Task objective: Could you write the next part of the essay below about a parent's daughter and Cloud Atlas, starting after its final sentence and not drawing on the material that follows it?
(Beginning of Passage provided)
“The urge to transcend self-conscious selfhood is, as I have said, a principal appetite of the soul.” ― Aldous Huxley, The Doors of Perception
Back in 1999, when I first started Oscarwatch, my daughter was one year old. I had a part time job writing film reviews for a small Santa Monica newspaper but with very little income and a baby to raise all on my own I couldn’t really afford childcare and it was too much of a burden to ask my sister, who was already letting me live in her guest house in Van Nuys for free. So I took my baby with me to see movies. I had a very nice editor who let me see one movie per week after it had already opened. I knew that a good movie reviewer would go to screenings instead and write them early. But screenings were impossible. There was no way to sneak in a swaddled infant. I don’t like crying babies in movie theaters, even the ones in Van Nuys where crying babies happen with regularity. Nonetheless, I timed my movie-going to my daughter’s napping. Most of the time it worked out. She could say she grew up in movie theaters. That didn’t mean she was going to love movies.
14 years later, though I’ve tried many times to get her to sit down and watch movies with me — “Hey E.T. is on! You’re gonna love E.T.!” But because teens have so many other distractions now movies are not an easy sell. I’ve tried to instill a love of movies in my daughter’s life. Her two favorite films have been Shakespeare in Love and Moulin Rouge. She wasn’t a movie kid like I was. I started watching them on our black and white TV back in the 1970s, mostly old movies. I would watch them all day and when I was old enough to go to the movies, that’s all I did. I have always preferred the fantasy alternative movies offered to real life. But not my daughter. She likes her social networking much more. She likes reading and online comics and skyping and Tumblr. I had been mostly resigned to us being different in that way. That is, until I took her to see Cloud Atlas.
Because Cloud Atlas doesn’t follow traditional storytelling (neither does Moulin Rouge) it resonated with her more than the more traditional stories I’ve been trying to force upon her all of these years. The freedom of vision, the imagination set free, the impossible realized — it spoke to her in a way that most movies don’t. You see, my daughter’s generation is moving a lot faster than Hollywood can keep up with. To them, in their high school here in Los Angeles, gender is a fluid thing. They see gay couples as ordinary couples. There isn’t any sort of cultural or ethnic division. Cloud Atlas is a film that does the same thing — it has erased the lines both between hetero love and same-sex love, and with cultural and ethnic diversity. There are no specific lines drawn in Cloud Atlas — it is about the internal, not the external. It is about a personal revolution and political activism. It is about soul mates and eternal love. It is about reincarnation and the beauty — the enduring tragic beauty — of life. It blew my daughter’s mind.
(End of Passage provided)
(Beginning of Supplied material)
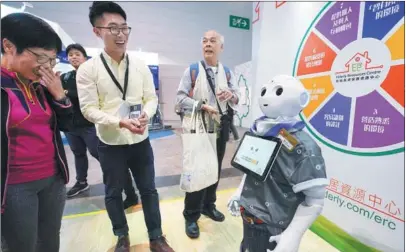  ?? ZHANG WEI / CHINA NEWS SERVICE ?? A home service robot for the elderly makes visitors laugh at a technology expo held in Hong Kong.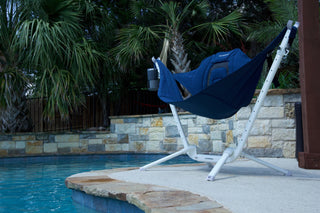 Blue Kammok Perch hammock chair with a cup holder on a white stand beside a pool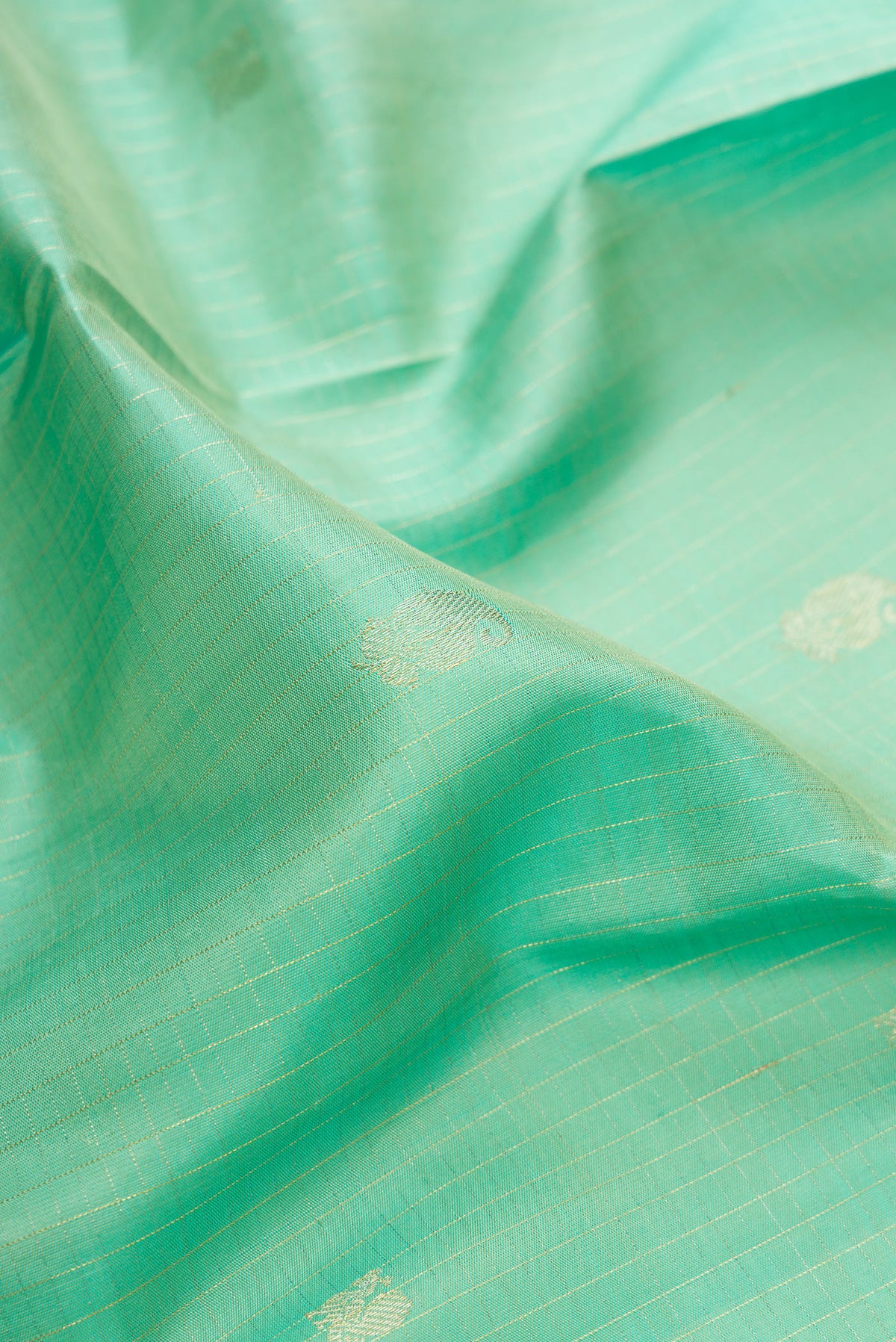 Close up of Pure Silk Sea Green Kanchipuram Saree with Zari Butta on the body and Fancy Border.  displaying folds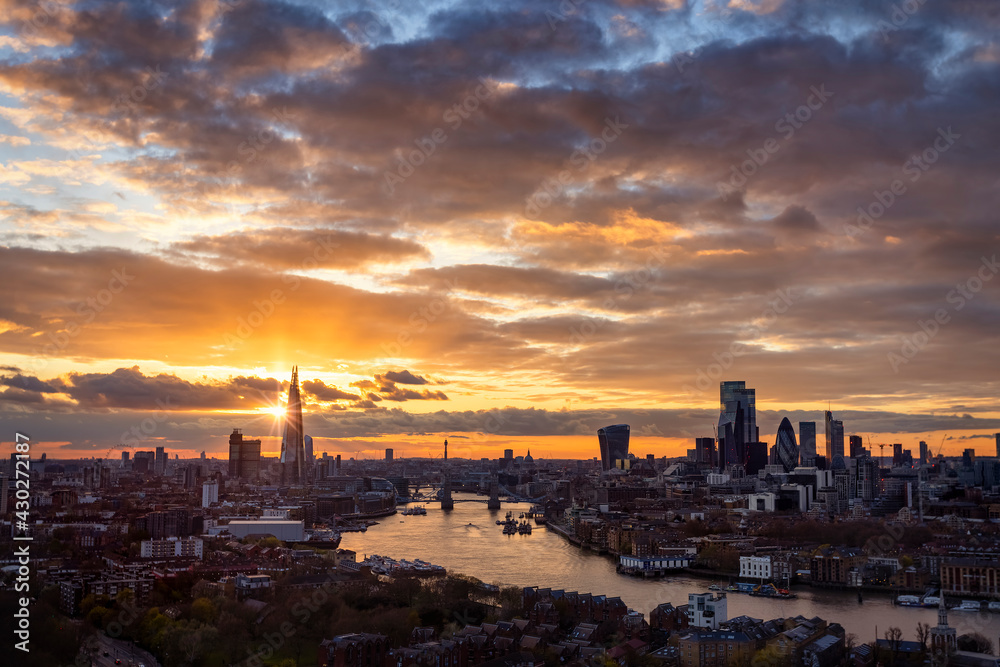 The urban skyline of London, United Kingdom, with Tower Bridge, Thames river and City district during a cloudy sunset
(End of Supplied material)
Answer section:
[You can hear Emma discuss Cloud Atlas on this week’s episode of Oscar Podcast. Emma joins the conversation around the 45:00 minute mark.]
Sitting next to her, I noticed that it was the first time I saw her cry during a film. She would lean forward during the exciting parts and clap whenever something great happened to one of the characters. I was stunned at this reaction. Usually she has her face in a book or a computer and when I say “wait, wait, you GOTTA SEE THIS!” She’ll look up briefly and then go back to what was far more interesting to her. There was more to her reaction than merely loving this movie – it had really changed the way she saw movies at all, finally, for the first time in her life seeing them as something more than the wallpaper she grew up around.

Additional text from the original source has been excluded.